Cuando el día se oscurecía me sentaba en el suelo, con la espalda apoyada en un muro y tiraba de mis cabellos para exigirme a mí mismo llorar, pero no salía, nada más se me quemaba el alma y me entraba un mareo asqueroso. Maldecía al destino por haber hecho que me encariñara tanto con el abuelo y que la vida me lo quitara tan pronto. Nuestro posible viaje a México juntos, el reencuentro con Ana y su sueño de fallecer en su país de origen quedaron como fantasías que jamás se cumplirían. Llegaba un momento en el que me hartaba de ser miserable y me asomaba por la ventana a ver la calle y a los vecinos continuando con sus vidas. Muchos de ellos quizás asistieron al funeral y solo siguieron con lo suyo, y yo me desesperaba pensando en cuando estaría listo para hacer lo mismo.

Unas de esas tantas noches melancólicas, vi frente a nuestro patio un taxi estacionado y luego a un menudo hombre de traje saliendo de la casa y entrando al vehículo.

—¿Frank? —me llamó Dylan del otro lado de la puerta, sacándome de mis pensamientos.

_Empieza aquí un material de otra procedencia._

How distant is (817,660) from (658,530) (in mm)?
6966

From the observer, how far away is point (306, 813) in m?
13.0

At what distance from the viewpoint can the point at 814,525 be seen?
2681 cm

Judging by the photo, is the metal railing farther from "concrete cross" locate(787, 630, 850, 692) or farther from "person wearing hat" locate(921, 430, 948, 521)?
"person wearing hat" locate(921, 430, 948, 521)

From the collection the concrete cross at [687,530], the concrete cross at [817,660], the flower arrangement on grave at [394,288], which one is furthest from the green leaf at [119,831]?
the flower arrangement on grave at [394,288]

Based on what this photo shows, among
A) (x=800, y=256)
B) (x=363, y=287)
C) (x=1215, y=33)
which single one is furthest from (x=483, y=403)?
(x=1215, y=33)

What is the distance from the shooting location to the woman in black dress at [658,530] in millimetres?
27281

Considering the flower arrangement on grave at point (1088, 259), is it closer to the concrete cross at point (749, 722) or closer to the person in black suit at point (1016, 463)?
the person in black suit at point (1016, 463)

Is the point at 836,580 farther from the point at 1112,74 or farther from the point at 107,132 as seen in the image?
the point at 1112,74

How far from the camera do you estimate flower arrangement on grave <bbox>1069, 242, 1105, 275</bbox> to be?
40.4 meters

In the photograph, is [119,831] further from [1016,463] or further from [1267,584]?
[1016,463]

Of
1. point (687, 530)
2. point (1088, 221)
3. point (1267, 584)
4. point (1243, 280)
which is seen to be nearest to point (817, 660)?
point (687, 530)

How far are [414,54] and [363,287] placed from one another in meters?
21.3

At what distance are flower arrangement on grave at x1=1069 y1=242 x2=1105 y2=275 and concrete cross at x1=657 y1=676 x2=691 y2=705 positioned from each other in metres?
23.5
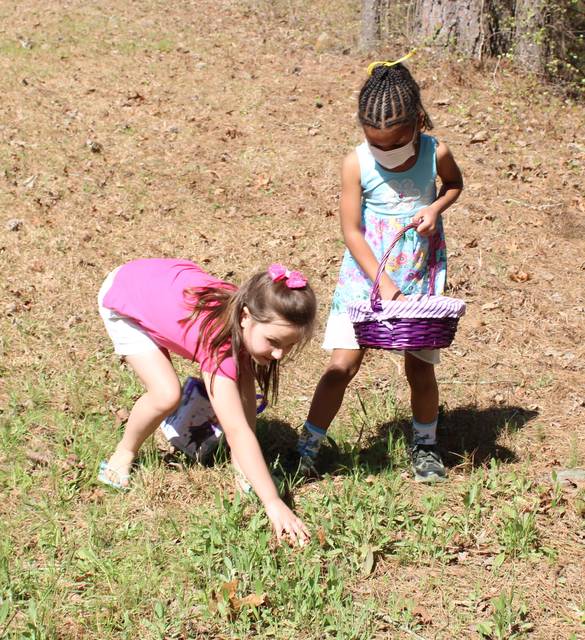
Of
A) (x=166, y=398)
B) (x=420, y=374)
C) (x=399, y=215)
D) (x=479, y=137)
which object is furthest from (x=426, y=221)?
(x=479, y=137)

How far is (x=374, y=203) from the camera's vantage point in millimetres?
3727

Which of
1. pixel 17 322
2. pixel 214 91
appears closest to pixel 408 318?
pixel 17 322

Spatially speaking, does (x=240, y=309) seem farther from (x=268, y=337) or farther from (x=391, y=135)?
(x=391, y=135)

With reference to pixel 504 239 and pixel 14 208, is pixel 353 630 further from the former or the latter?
pixel 14 208

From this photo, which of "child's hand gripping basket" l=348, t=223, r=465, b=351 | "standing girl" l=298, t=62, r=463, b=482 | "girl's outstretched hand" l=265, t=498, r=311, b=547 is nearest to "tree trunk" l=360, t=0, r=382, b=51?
"standing girl" l=298, t=62, r=463, b=482

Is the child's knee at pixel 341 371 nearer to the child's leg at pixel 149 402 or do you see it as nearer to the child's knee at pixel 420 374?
the child's knee at pixel 420 374

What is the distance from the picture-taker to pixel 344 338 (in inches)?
152

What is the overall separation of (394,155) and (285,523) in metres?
1.54

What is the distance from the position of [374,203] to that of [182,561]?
1.67 metres

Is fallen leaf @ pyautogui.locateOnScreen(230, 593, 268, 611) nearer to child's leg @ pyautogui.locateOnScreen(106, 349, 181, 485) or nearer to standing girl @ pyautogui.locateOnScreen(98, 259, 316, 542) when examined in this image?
standing girl @ pyautogui.locateOnScreen(98, 259, 316, 542)

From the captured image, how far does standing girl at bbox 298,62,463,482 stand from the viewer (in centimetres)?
347

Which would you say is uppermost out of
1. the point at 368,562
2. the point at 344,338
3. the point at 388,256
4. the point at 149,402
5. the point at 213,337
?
the point at 388,256

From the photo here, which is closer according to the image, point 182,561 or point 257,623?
point 257,623

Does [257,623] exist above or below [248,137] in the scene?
below
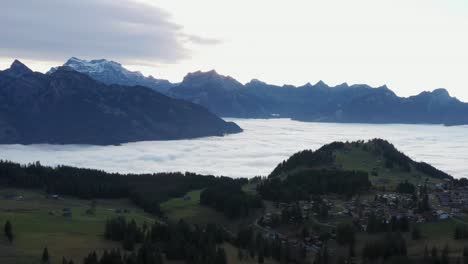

Escuchar su voz de nuevo me hizo sonreír con amargura. La extrañaba a montones. El güero había insistido en llamarme cuando mi encierro se volvió preocupante, pero le respondía con que no era necesario, que me recuperaría pronto.

—Te traigo algo de sopa, debes comer —dijo de nuevo.

Corrí a asomarme en el espejo de mi habitación. Me veía terrible. Bajé de peso, además de que mis mejillas se marcaban y perdieron su color. Aunque me duchaba a diario, mi cabello parecía un nido, pues no tenía fuerzas para peinarlo. Mis labios estaban secos y partidos, mientras mi vestimenta era solo un pijama holgado. No iba a permitir que mi güero me viera así.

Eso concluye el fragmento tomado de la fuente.